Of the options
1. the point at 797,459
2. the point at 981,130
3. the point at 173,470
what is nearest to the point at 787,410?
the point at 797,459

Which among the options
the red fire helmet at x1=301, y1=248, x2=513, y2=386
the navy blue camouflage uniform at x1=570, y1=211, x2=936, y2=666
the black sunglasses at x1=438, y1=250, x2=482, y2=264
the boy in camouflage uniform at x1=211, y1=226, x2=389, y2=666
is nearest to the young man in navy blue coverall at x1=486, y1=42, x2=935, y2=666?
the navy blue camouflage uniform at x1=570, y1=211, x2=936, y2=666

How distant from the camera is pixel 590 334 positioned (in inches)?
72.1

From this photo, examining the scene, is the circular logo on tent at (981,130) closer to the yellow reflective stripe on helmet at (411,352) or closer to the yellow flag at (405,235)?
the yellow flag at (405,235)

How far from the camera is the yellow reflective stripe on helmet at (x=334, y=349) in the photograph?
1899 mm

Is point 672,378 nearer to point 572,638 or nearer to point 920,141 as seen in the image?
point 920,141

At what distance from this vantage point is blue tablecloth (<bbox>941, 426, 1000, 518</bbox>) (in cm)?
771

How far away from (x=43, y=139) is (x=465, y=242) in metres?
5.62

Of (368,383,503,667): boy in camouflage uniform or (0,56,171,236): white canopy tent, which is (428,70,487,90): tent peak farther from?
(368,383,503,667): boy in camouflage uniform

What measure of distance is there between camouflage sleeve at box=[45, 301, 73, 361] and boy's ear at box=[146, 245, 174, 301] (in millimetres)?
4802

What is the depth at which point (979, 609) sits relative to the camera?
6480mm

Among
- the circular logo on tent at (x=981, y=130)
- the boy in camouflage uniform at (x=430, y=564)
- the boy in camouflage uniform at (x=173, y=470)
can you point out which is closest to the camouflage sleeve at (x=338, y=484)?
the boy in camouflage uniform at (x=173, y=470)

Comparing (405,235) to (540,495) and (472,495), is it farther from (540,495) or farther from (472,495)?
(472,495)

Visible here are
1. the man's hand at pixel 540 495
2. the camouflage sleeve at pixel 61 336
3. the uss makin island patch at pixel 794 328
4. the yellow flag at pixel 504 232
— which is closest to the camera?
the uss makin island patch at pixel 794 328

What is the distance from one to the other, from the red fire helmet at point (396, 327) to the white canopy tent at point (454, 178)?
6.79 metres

**EXERCISE BRIEF:** Render every row above as a JSON list of strings, one string per line, with blank lines left out.

**PROBLEM SOLUTION:**
[
  "Of the options",
  "1. the point at 797,459",
  "2. the point at 981,130",
  "3. the point at 173,470",
  "what is nearest to the point at 787,410?",
  "the point at 797,459",
  "Which among the options",
  "the red fire helmet at x1=301, y1=248, x2=513, y2=386",
  "the navy blue camouflage uniform at x1=570, y1=211, x2=936, y2=666",
  "the black sunglasses at x1=438, y1=250, x2=482, y2=264",
  "the boy in camouflage uniform at x1=211, y1=226, x2=389, y2=666",
  "is nearest to the young man in navy blue coverall at x1=486, y1=42, x2=935, y2=666?",
  "the navy blue camouflage uniform at x1=570, y1=211, x2=936, y2=666",
  "How distant from the camera is pixel 590 334 positioned (in inches)?",
  "72.1",
  "From this photo, examining the scene, is the circular logo on tent at (981,130) closer to the yellow reflective stripe on helmet at (411,352) or closer to the yellow flag at (405,235)?",
  "the yellow flag at (405,235)",
  "How far from the camera is the yellow reflective stripe on helmet at (x=334, y=349) in the photograph?",
  "1899 mm",
  "Is point 672,378 nearer to point 572,638 or nearer to point 920,141 as seen in the image?",
  "point 920,141",
  "At what distance from this vantage point is blue tablecloth (<bbox>941, 426, 1000, 518</bbox>) (in cm)?",
  "771",
  "How far away from (x=43, y=139) is (x=465, y=242) in metres?",
  "5.62",
  "Of (368,383,503,667): boy in camouflage uniform or (0,56,171,236): white canopy tent, which is (428,70,487,90): tent peak farther from?",
  "(368,383,503,667): boy in camouflage uniform",
  "What measure of distance is there between camouflage sleeve at box=[45, 301, 73, 361] and boy's ear at box=[146, 245, 174, 301] (in millimetres)?",
  "4802",
  "What is the depth at which point (979, 609) sits relative to the camera?",
  "6480mm",
  "Among",
  "- the circular logo on tent at (x=981, y=130)",
  "- the boy in camouflage uniform at (x=430, y=564)",
  "- the boy in camouflage uniform at (x=173, y=470)",
  "can you point out which is closest to the camouflage sleeve at (x=338, y=484)?",
  "the boy in camouflage uniform at (x=173, y=470)",
  "Comparing (405,235) to (540,495) and (472,495), is it farther from (540,495) or farther from (472,495)?",
  "(472,495)",
  "Visible here are",
  "1. the man's hand at pixel 540 495",
  "2. the camouflage sleeve at pixel 61 336",
  "3. the uss makin island patch at pixel 794 328",
  "4. the yellow flag at pixel 504 232",
  "— which is closest to the camera?",
  "the uss makin island patch at pixel 794 328",
  "What is the distance from one to the other, from the red fire helmet at point (396, 327) to the white canopy tent at point (454, 178)?",
  "6.79 metres"
]